Venezuela Breaking News
By Miguel Octavio
By the usual 3-2 vote, the Consejo Nacional Electoral decided to keep under observation 148,000 forms with the signatures for the petition requesting for President Chavez’ recall. Next week, a decision will be made on how people will be able to contest the exclusion of their signature from the petition. Sobella Mejias, who voted against the decision, said this is a flagrant violation of the regulations the CNE approved and of the Constitutional right for requesting a recall. This is a very dirty decision and a rip off by the pro-Chavez members of the CNE, violates the law and goes against the tradition of what a person’s signature is worth and means.
Essentially in one big swipe, the CNE managed to set aside close to 1.4 million signatures of the 3.4 million submitted by the opposition, managing in this way to reduce the number below the 2.4 million required to hold a referendum to recall Hugo Chavez. The trick was to disqualify those signatures in which the person at the poll booth gathering the petition filled out the data, copying it from the national idenity card of the person signing.

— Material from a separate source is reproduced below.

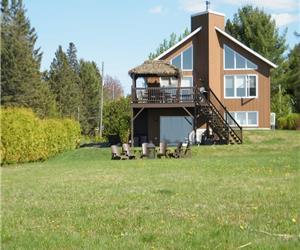 Villa Sur Le Lac
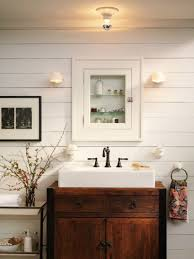 bathroom light fixtures over medicine cabinet unsilenced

This was legal as the regulations only said that the person had to sign and stamp his/her fingerprint and the data had to match that of the electoral registry. International observers monitored the process and both the OAS and the Carter Center knew that the opposition had the required minimum for the recall to take place.
What apparently will happen now, is that hundreds of thousands of people will once again have to go out to say they did sign the petition. This is a travesty, a simple petition has turned into a complex process in which the person's signature and fingerprint were questioned without any basis whatsoever. The burden of proof was on the electoral body to show they were fake, not the other way around. Getting enough people to go and say they did sign is doable, but this uses up time, which is of the essence. According to the country's Constitution, if the recall vote takes place after Aug. 19th., Chavez' fourth anniversary in office, instead of electing a new President, the Vice-President takes over.
This is the third time that a referendum petition handed in by the opposition is blocked on the basis of technicalities. So much for the "participative" democracy that Hugo Chavez used to proclaim.
It is a very sad day for Venezuelan democracy, whatever is left of it.